Many agree that the first and most important data management problem to solve is the preservation and linking of data that is associated with peer-reviewed publications. It is ironic that data associated with publications is often born digital but often disappears on a departing researcher’s thumb drive. Of note, EMBO, the publishing arm belonging to the European Molecular Biology Laboratory, routinely enables authors to connect data sets behind any of the figures and tables associated with their publications. AIP Publishing and AAS are participating in a current NSF-funded project to examine author attitudes and publishing protocols for linking data sets to publications in several astronomy and plasma physics journals.

There is much to be done in dealing with data on three fronts: the hardware that performs calculations, stores, and displays the data; the software that manipulates the data; and the human interface for interacting with and interpreting the tremendous volume of information.

On the hardware front, Frank Stein described how IBM is developing entire new business divisions around the power of its Watson supercomputer. Near-term applications include delivery of medical information to caregivers on hand-held devices with access to large fractions of the world’s clinical and pharmaceutical information. Behind the hand-held delivery device is Watson—a 10-ft cube of computer hardware that consumes 100 kW of power, whose judgment can still be dwarfed by a more qualified medical professional.

Matthew Day of Wolfram (known for its powerful “Mathematica” software) described a new venture, Wolfram Alpha, an information-processing tool that allows anyone to pose questions of varying degrees of complexity to Wolfram’s system of interlinked databases.
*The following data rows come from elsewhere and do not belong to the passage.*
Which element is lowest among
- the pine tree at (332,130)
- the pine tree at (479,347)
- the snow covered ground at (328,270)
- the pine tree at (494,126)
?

The answers can be delivered in simple graphical outputs, which subjugate the voluminous underlying data. A modest version of Wolfram Alpha powers Apple’s Siri service on the iPhone.

Chris Lintott of Oxford University and the principal investigator behind the crowd-sourced science project Zooniverse gave a striking example of what can be accomplished with the linking of multiple observers. The first Zooniverse project involved the classification of millions of galaxies that are now visible in images from deep space taken by both land-based and space-based telescopes. The Zooniverse website asks for volunteers to help classify galaxy images. In the first day of the website’s existence, classification rates exceeded 70,000 per hour, and in its first year more than 3.5 million galaxies were classified. Despite the sophistication of modern image processing software, the human brain is still better with certain pattern recognition tasks. Zooniverse as a citizen science enterprise has since moved beyond astronomy to tackle the myriad of identification tasks in zoology and archaeology.

Seminar participants also learned of several new tools being offered for data management in a smorgasbord of 5-minute “flash” presentations that included techniques for data highlighting (LENS), more accurate materials characterization (SCAZZL), enabling peer review of author citations (Social Cite), and a method of “geocaching” location information in articles so that research locations can be mapped (JournalMap).

Building structure for data management is still in its infancy, but I believe that these powerful tools that are being developed will help the community converge on solutions that will help tackle the big problem of big data.